At least BBGG has the sense to be somber about it on the chopping block. In the interview, it’s another story. BBGG thinks he’s hot shit, saying they’re “flawless”. Um, no. You’re not flawless. You lost ONE POUND between you in one week on a weight loss show. That’s a pretty crappy showing, and you should be embarrassed. But, that’s the rum talking so I’ll stop there. (Seriously, LAST NERVE.)
Oh wait, it’s confessional cam! And it’s Penguin Tat, off to one side. Why? Oh, because Stephanie’s going to come in, too. And Penguin Tat’s gonna man up and tell her how he feels. He says that he has a crush on her, and he hands her a single tulip, ostensibly from Goody Mo’s vase. Stephanie giggles and smiles. And that’s that. I presume we’ll see more of this next week.

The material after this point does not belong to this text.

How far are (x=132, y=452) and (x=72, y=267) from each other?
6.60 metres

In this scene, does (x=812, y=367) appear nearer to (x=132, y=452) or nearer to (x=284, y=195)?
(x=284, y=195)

So, what’s next week? Looks like there are some football field drills and a gigantic puzzle. Pescis grouse at each other about it, but that’s par for the course. Everyone who didn’t get immunity last week is crying into their cornflakes about how shitty it is that the Bouncers withheld on them. BBGG goes to the Pescis and offers to switch alliances. BBGG looks so proud of himself. He better work out some more, or this will (hopefully) be the last week see of his big ol’ teeth.